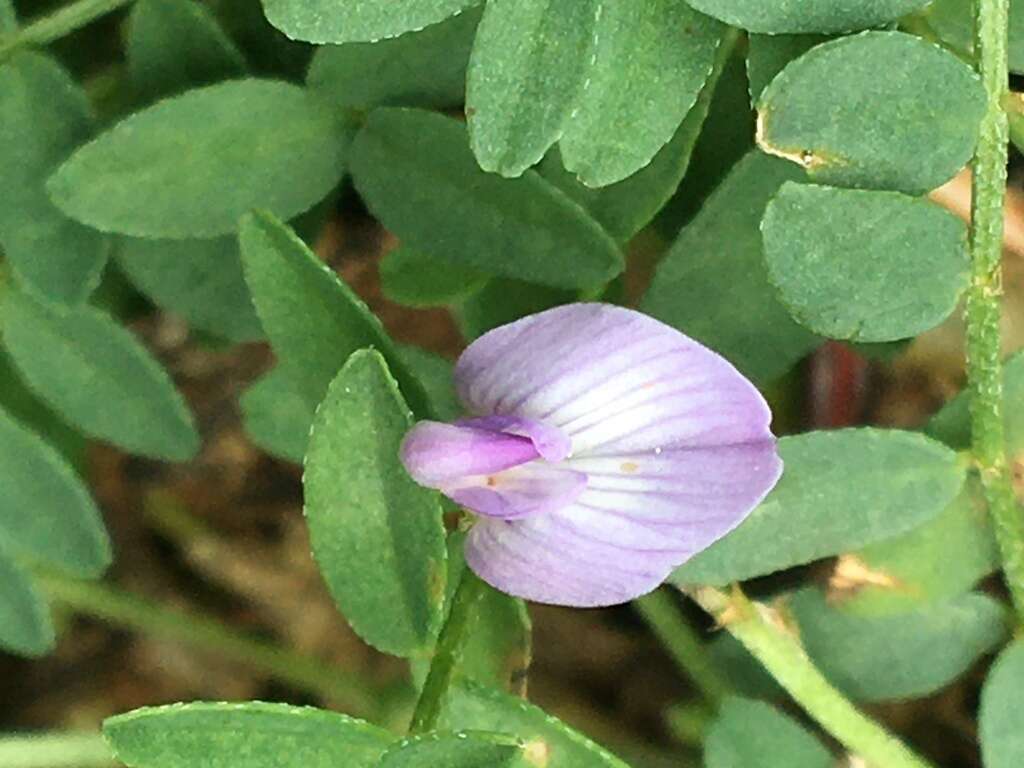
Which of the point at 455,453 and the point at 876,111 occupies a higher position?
the point at 876,111

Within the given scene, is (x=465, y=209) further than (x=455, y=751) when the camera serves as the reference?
Yes

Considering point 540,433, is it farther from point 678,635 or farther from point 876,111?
point 678,635

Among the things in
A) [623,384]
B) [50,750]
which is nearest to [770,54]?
[623,384]

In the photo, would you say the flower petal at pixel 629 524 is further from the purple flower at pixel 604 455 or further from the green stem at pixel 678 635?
the green stem at pixel 678 635

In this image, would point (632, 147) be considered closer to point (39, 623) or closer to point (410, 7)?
point (410, 7)

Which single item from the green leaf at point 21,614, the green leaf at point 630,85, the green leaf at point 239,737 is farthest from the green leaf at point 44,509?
the green leaf at point 630,85

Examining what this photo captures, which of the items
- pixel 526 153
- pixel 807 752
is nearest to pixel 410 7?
pixel 526 153

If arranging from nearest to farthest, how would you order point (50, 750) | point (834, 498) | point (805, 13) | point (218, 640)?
point (805, 13)
point (834, 498)
point (50, 750)
point (218, 640)
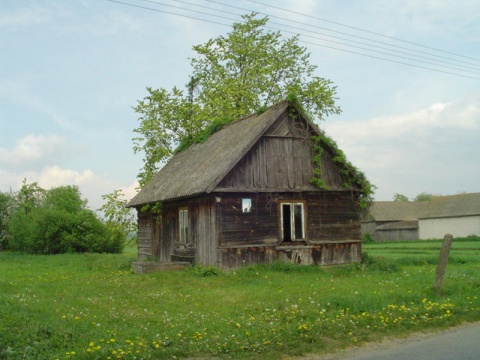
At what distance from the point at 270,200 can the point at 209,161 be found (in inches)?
150

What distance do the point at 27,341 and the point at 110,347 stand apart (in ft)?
4.88

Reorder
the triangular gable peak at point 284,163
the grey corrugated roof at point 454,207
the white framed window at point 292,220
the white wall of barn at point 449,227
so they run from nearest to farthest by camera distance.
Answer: the triangular gable peak at point 284,163
the white framed window at point 292,220
the white wall of barn at point 449,227
the grey corrugated roof at point 454,207

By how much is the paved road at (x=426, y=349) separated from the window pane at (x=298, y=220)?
11.5 metres

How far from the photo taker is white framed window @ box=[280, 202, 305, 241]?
2058 cm

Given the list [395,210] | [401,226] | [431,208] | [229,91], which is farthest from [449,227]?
[229,91]

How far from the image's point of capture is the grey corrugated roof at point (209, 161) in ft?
64.4

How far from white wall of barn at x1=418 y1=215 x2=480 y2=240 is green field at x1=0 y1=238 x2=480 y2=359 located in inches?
2046

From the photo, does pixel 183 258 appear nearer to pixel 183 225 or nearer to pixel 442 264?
pixel 183 225

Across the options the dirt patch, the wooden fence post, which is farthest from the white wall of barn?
the dirt patch

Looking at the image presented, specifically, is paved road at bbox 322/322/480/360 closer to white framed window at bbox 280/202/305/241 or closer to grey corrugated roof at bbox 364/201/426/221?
white framed window at bbox 280/202/305/241

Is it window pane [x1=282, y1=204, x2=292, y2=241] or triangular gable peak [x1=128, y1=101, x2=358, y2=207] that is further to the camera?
window pane [x1=282, y1=204, x2=292, y2=241]

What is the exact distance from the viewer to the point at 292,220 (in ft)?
68.0

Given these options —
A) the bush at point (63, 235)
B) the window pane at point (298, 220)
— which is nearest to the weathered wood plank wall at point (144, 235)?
the window pane at point (298, 220)

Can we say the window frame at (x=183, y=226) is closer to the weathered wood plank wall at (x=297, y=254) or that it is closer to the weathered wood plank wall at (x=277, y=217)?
the weathered wood plank wall at (x=277, y=217)
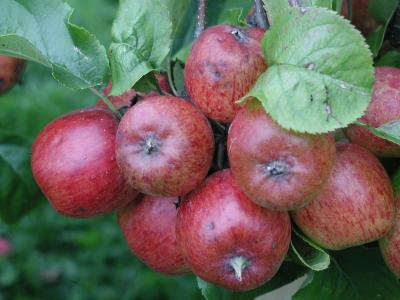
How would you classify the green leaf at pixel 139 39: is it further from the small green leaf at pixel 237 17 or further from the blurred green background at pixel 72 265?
the blurred green background at pixel 72 265

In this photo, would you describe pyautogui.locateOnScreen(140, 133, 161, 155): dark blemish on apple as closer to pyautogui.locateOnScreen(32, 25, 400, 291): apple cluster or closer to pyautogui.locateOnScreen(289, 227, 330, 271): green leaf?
pyautogui.locateOnScreen(32, 25, 400, 291): apple cluster

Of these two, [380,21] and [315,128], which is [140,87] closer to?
[315,128]

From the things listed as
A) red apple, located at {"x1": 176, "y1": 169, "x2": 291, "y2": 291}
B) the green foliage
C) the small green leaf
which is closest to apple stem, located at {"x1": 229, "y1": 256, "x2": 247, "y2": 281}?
red apple, located at {"x1": 176, "y1": 169, "x2": 291, "y2": 291}

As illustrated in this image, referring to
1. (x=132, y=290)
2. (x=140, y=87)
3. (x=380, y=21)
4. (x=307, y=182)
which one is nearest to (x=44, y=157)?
(x=140, y=87)

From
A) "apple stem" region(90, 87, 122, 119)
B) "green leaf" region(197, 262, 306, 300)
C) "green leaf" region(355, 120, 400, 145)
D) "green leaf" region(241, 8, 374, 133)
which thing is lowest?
"green leaf" region(197, 262, 306, 300)

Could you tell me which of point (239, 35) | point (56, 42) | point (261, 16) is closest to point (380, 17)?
point (261, 16)

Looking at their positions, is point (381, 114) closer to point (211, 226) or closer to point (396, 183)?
point (396, 183)
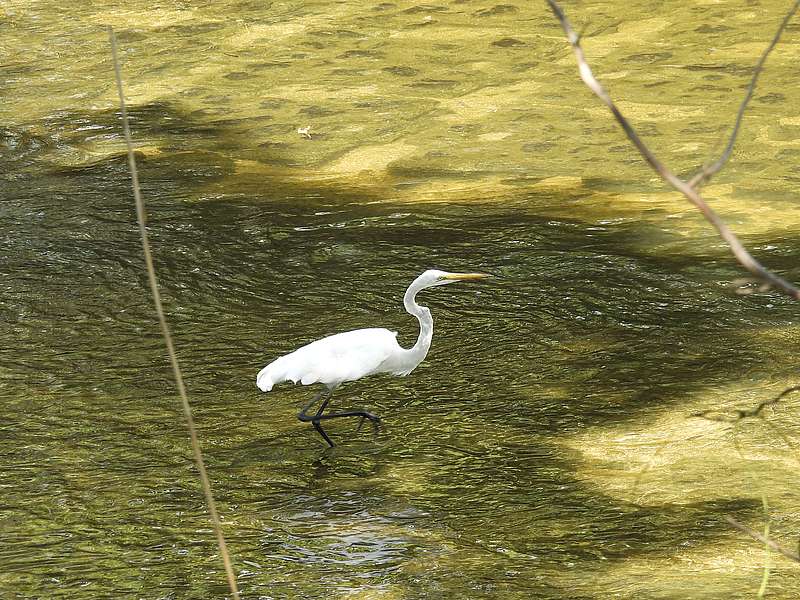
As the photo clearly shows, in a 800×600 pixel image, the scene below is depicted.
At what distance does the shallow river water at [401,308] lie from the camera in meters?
3.48

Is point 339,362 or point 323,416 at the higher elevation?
point 339,362

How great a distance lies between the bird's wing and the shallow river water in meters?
0.30

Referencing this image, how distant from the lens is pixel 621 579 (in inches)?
124

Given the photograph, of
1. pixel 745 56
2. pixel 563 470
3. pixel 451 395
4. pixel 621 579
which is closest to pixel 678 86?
pixel 745 56

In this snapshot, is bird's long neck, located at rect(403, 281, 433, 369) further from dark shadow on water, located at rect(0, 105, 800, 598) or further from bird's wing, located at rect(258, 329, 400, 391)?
dark shadow on water, located at rect(0, 105, 800, 598)

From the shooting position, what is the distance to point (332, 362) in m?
4.10

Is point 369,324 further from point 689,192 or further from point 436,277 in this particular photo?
point 689,192

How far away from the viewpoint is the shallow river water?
3477mm

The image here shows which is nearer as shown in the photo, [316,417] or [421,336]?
[316,417]

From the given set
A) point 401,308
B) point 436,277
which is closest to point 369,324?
point 401,308

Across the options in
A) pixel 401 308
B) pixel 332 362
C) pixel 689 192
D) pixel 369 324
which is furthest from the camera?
pixel 401 308

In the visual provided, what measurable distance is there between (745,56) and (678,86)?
86 centimetres

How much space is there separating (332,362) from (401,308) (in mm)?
1417

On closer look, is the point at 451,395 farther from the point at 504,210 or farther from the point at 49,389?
the point at 504,210
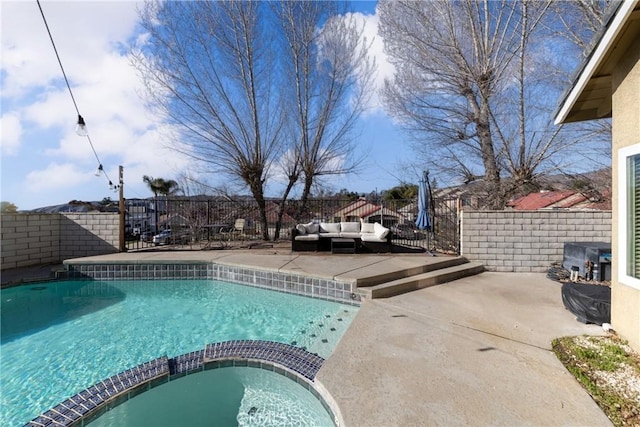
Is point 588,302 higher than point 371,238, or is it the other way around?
point 371,238

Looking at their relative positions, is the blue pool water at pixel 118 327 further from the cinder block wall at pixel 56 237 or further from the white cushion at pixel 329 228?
the white cushion at pixel 329 228

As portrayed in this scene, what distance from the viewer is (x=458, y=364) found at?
264 centimetres

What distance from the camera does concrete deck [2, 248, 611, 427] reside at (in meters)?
2.00

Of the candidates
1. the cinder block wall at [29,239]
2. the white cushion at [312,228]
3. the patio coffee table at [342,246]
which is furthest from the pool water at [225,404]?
the cinder block wall at [29,239]

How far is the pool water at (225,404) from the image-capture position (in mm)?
2386

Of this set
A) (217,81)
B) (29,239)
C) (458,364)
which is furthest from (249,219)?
(458,364)

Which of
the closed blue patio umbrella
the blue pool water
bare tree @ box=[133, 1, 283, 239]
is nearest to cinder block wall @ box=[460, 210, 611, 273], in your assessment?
the closed blue patio umbrella

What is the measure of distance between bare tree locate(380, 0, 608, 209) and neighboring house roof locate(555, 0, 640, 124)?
4217 mm

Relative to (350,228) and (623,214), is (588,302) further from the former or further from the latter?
(350,228)

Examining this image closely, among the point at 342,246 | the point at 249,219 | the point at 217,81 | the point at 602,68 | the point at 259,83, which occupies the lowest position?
the point at 342,246

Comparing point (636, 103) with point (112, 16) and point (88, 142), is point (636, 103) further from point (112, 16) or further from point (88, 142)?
point (88, 142)

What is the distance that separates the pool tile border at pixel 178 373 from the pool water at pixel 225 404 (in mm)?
55

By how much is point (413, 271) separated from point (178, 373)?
4.40 m

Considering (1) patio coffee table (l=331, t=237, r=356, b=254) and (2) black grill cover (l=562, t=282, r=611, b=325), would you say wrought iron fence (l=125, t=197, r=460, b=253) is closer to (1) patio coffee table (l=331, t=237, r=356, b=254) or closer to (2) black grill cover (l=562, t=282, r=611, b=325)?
(1) patio coffee table (l=331, t=237, r=356, b=254)
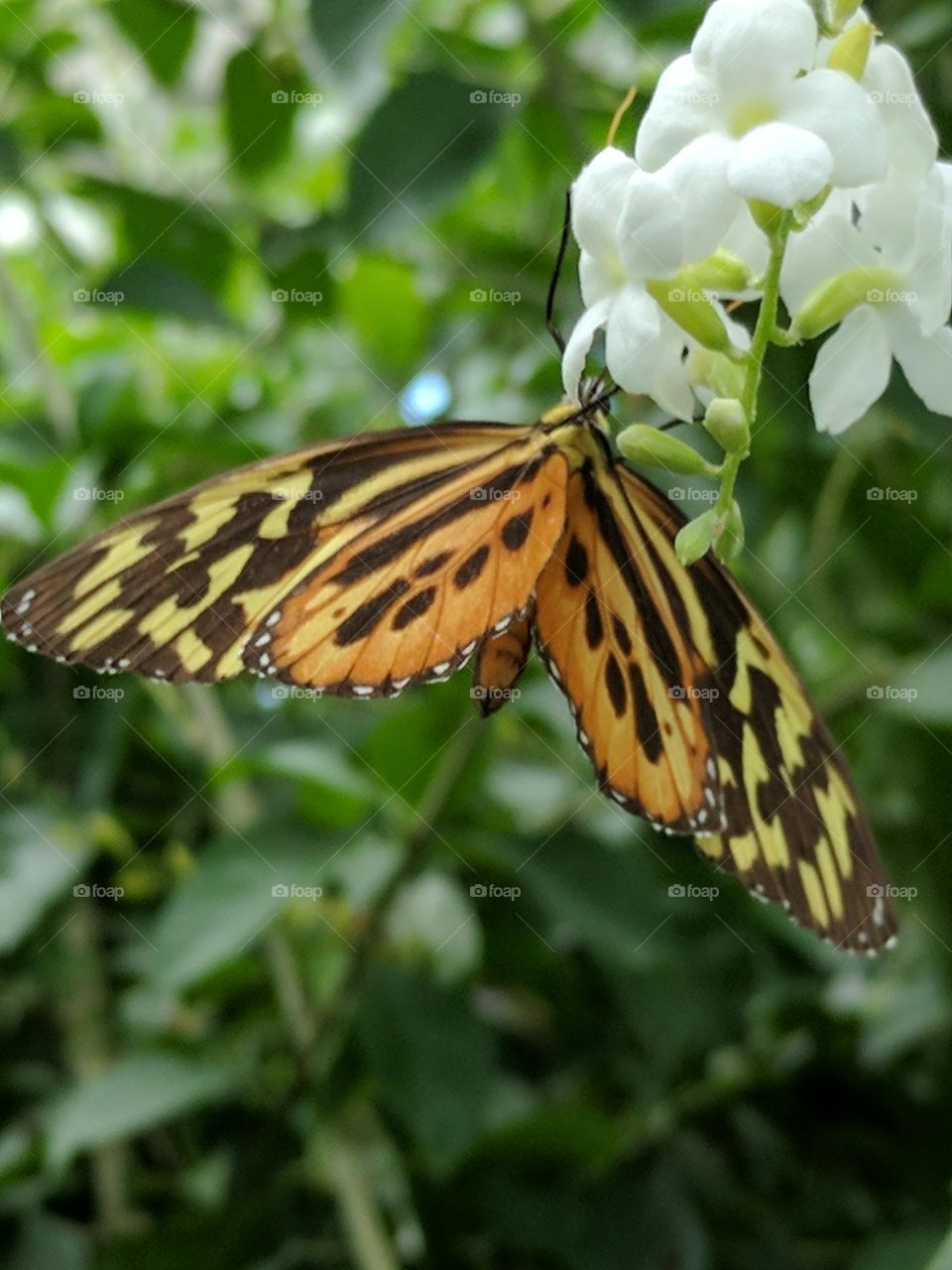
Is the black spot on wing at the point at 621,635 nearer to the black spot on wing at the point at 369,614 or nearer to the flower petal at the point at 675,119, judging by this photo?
the black spot on wing at the point at 369,614

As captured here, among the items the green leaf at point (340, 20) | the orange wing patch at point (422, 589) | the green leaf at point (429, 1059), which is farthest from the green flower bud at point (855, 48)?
the green leaf at point (429, 1059)

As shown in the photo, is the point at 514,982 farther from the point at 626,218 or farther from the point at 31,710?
the point at 626,218

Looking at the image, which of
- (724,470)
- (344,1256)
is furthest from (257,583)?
(344,1256)
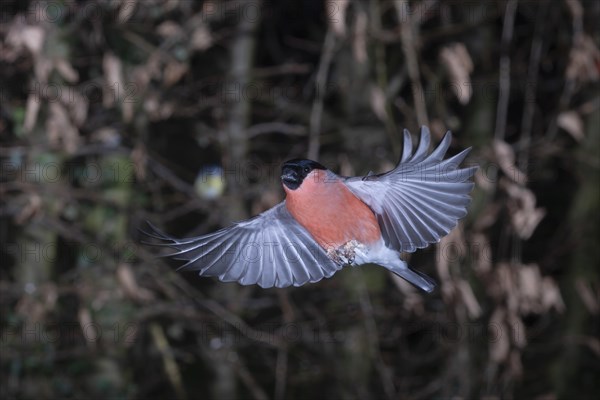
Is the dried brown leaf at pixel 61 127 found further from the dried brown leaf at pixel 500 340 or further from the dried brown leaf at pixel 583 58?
the dried brown leaf at pixel 583 58

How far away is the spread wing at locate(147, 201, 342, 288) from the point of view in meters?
2.35

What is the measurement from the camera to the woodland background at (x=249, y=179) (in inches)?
147

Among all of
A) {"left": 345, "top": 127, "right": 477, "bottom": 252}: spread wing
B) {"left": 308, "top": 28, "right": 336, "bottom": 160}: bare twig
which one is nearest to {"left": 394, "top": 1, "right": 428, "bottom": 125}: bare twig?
{"left": 308, "top": 28, "right": 336, "bottom": 160}: bare twig

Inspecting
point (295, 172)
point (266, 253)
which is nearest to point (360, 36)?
point (266, 253)

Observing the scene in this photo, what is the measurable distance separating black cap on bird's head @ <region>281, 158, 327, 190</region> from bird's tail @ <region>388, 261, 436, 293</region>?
1.15ft

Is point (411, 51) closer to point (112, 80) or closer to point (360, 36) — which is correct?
point (360, 36)

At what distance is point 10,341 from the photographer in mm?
4121

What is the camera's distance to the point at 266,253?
2482mm

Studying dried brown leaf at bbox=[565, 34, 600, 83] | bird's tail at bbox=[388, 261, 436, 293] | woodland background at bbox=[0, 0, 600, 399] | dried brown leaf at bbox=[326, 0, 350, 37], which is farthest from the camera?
dried brown leaf at bbox=[565, 34, 600, 83]

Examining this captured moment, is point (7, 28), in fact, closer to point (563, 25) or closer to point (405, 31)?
point (405, 31)

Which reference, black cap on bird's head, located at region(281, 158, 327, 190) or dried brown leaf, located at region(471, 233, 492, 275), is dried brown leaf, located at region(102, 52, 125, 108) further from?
dried brown leaf, located at region(471, 233, 492, 275)

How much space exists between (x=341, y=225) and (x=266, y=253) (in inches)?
11.5

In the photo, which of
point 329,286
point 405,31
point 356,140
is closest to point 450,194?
point 405,31

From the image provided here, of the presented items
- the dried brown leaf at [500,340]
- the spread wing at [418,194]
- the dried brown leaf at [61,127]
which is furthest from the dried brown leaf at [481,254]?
the dried brown leaf at [61,127]
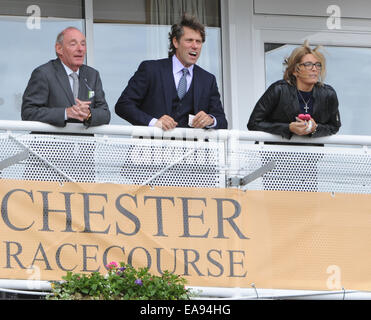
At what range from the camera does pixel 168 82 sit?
36.2ft

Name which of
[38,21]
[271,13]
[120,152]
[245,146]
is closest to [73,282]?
[120,152]

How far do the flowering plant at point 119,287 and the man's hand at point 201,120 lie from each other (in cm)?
139

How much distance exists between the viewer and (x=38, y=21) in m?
13.3

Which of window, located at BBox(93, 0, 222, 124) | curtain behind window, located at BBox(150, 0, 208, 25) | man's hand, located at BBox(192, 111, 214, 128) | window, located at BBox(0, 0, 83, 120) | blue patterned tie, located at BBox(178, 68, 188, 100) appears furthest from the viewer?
curtain behind window, located at BBox(150, 0, 208, 25)

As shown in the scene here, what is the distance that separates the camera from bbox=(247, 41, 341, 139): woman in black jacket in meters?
10.6

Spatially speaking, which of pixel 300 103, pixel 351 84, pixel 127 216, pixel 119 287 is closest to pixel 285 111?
pixel 300 103

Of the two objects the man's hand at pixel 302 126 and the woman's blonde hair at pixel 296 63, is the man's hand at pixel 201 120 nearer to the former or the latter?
the man's hand at pixel 302 126

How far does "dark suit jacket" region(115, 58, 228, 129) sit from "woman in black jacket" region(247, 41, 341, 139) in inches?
16.0

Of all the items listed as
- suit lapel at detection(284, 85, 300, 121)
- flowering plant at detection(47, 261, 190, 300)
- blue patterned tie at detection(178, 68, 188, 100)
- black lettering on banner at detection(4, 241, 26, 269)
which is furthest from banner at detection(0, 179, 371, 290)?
blue patterned tie at detection(178, 68, 188, 100)

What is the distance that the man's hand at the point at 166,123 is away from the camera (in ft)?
33.9

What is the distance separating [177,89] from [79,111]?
1265mm

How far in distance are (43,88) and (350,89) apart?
4.74 meters

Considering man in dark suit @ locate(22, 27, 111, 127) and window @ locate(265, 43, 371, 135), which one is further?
window @ locate(265, 43, 371, 135)

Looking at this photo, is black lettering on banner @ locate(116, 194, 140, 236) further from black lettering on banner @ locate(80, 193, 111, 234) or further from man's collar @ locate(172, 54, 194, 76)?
man's collar @ locate(172, 54, 194, 76)
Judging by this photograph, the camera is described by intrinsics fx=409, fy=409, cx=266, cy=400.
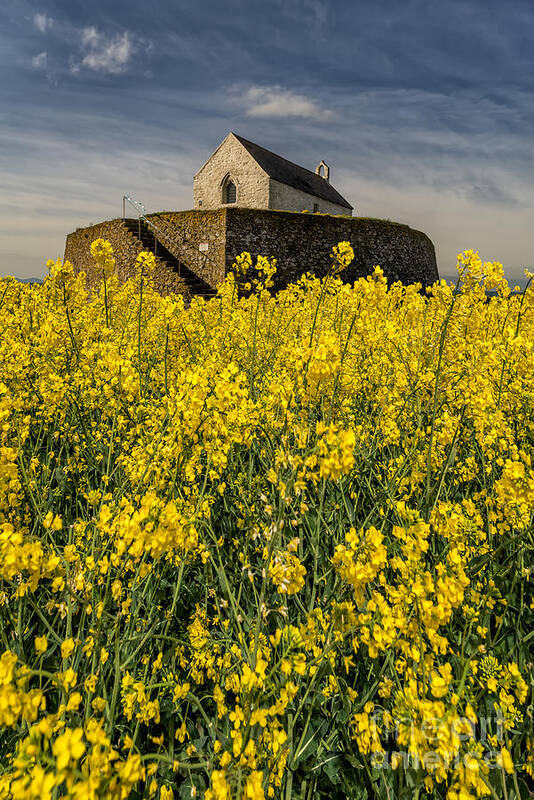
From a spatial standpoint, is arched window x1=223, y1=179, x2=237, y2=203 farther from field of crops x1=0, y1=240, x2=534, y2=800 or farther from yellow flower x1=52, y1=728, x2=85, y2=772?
yellow flower x1=52, y1=728, x2=85, y2=772

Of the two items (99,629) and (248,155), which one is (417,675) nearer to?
(99,629)

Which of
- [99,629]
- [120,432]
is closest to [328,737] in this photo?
[99,629]

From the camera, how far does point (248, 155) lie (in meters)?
29.4

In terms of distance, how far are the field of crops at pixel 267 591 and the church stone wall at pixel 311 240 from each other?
57.2 ft

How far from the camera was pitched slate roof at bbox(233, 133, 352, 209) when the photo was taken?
30.0 meters

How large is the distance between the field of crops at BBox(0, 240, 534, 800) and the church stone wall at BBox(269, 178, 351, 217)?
28823mm

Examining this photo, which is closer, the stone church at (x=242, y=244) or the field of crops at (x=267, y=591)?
the field of crops at (x=267, y=591)

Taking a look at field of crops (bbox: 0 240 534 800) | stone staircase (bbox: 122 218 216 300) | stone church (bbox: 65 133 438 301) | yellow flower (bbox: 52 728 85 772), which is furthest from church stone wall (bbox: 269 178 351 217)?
yellow flower (bbox: 52 728 85 772)

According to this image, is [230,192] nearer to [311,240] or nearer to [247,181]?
[247,181]

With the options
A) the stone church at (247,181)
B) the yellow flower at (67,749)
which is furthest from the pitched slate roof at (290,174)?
the yellow flower at (67,749)

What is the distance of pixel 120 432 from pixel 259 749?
2.58m

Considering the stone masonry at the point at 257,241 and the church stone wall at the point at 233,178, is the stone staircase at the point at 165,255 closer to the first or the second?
the stone masonry at the point at 257,241

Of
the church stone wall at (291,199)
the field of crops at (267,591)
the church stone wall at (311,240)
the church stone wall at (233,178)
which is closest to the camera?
the field of crops at (267,591)

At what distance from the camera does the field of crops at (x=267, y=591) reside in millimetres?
1190
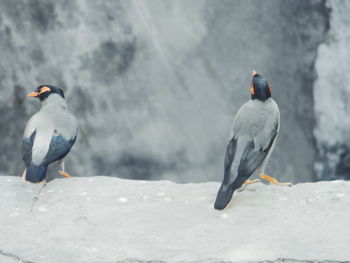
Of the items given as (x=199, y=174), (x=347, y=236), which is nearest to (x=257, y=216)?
(x=347, y=236)

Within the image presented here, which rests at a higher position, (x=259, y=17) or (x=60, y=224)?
(x=259, y=17)

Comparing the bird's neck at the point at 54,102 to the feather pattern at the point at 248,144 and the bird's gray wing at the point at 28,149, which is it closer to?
the bird's gray wing at the point at 28,149

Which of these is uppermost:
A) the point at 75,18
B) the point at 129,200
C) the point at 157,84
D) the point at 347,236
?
the point at 75,18

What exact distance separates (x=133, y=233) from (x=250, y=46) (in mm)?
3844

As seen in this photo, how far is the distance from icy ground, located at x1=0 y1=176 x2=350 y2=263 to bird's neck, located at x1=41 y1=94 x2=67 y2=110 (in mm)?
611

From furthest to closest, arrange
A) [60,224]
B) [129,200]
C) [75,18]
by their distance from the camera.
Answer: [75,18], [129,200], [60,224]

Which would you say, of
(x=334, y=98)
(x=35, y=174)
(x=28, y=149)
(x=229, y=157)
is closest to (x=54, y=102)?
(x=28, y=149)

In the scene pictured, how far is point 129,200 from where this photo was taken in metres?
4.20

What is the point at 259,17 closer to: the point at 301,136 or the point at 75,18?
the point at 301,136

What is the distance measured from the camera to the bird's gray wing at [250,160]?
159 inches

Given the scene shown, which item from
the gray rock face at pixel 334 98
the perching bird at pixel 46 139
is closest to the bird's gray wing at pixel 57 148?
the perching bird at pixel 46 139

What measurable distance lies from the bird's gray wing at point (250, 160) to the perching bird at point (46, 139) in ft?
3.82

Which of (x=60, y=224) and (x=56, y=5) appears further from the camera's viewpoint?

==========

_Stated problem_
Copy the lines of the data above, starting at the line containing "Which would you say, of" and continuing through the end of the data, reproducing each line character for character.

_Problem solution_
Which would you say, of
(x=334, y=98)
(x=35, y=174)
(x=28, y=149)
(x=229, y=157)
is closest to (x=54, y=102)?
(x=28, y=149)

In the scene pictured, how far is point 129,200 from where this photo was taken in metres?
4.20

What is the point at 259,17 closer to: the point at 301,136 or the point at 75,18?
the point at 301,136

What is the distance measured from the camera to the bird's gray wing at [250,160]?
159 inches

Given the scene shown, which item from
the gray rock face at pixel 334 98
the perching bird at pixel 46 139
is closest to the bird's gray wing at pixel 57 148?
the perching bird at pixel 46 139

What measurable distance lies from the bird's gray wing at point (250, 160) to the perching bird at point (46, 139) in ft?
3.82

Which of (x=60, y=224) and (x=56, y=5) appears further from the camera's viewpoint?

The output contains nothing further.